* GIVEN DATA *
▽

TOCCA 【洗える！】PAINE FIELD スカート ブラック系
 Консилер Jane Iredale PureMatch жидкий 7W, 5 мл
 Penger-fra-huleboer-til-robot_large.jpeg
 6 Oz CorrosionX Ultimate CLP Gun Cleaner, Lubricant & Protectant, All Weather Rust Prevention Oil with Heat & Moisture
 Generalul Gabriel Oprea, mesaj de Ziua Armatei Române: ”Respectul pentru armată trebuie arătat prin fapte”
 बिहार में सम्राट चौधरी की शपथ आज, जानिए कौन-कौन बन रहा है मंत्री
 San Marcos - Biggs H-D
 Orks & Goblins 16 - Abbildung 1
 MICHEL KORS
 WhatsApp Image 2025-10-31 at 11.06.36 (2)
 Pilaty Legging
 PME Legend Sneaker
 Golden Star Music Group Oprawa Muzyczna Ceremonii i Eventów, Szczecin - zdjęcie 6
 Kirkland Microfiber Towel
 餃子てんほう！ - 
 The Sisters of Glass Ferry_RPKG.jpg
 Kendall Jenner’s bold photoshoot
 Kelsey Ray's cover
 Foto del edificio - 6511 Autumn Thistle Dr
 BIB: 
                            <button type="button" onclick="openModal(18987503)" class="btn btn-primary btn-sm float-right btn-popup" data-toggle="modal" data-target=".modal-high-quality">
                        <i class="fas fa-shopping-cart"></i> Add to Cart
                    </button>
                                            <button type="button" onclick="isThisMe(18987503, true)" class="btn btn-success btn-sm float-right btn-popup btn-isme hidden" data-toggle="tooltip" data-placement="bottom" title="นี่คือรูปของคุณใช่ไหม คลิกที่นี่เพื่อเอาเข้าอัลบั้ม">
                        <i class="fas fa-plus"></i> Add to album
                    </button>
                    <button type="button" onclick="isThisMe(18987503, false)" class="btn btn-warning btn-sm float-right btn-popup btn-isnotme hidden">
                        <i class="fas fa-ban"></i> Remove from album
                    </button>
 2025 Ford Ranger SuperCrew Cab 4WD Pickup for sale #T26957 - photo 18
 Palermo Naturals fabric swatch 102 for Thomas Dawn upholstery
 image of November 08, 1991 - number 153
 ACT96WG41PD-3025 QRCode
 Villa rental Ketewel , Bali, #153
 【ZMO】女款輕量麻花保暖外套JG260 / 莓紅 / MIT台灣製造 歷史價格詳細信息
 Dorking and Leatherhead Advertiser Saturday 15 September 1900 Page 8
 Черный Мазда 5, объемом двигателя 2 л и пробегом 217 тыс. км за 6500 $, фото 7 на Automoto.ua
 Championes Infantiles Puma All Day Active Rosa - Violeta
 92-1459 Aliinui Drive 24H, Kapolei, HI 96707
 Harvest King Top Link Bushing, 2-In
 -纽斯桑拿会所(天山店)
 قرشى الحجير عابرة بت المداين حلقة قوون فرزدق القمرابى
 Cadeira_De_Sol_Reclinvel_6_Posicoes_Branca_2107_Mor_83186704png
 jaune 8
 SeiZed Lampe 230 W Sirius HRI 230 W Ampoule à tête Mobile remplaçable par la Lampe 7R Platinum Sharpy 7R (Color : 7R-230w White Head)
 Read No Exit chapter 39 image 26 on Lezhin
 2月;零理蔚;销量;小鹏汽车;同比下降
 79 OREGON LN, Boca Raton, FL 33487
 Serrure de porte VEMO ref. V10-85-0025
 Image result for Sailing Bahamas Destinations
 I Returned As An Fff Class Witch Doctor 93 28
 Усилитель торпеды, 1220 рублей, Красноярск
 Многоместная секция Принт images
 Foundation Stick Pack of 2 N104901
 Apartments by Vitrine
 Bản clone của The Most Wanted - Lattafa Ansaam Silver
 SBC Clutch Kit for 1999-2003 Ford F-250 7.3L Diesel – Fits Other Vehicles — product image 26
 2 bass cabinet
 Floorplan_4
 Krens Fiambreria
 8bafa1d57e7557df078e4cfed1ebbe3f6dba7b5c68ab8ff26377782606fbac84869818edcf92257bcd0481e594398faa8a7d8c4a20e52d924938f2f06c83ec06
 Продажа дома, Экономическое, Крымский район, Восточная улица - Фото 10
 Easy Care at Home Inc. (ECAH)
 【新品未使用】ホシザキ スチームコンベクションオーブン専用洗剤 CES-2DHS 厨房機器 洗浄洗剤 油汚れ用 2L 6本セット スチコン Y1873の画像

△

* PROMPT *
Which lines above hold the string "right"? Copy every one of them.

* ANSWER BOX *
                            <button type="button" onclick="openModal(18987503)" class="btn btn-primary btn-sm float-right btn-popup" data-toggle="modal" data-target=".modal-high-quality">
                                            <button type="button" onclick="isThisMe(18987503, true)" class="btn btn-success btn-sm float-right btn-popup btn-isme hidden" data-toggle="tooltip" data-placement="bottom" title="นี่คือรูปของคุณใช่ไหม คลิกที่นี่เพื่อเอาเข้าอัลบั้ม">
                    <button type="button" onclick="isThisMe(18987503, false)" class="btn btn-warning btn-sm float-right btn-popup btn-isnotme hidden">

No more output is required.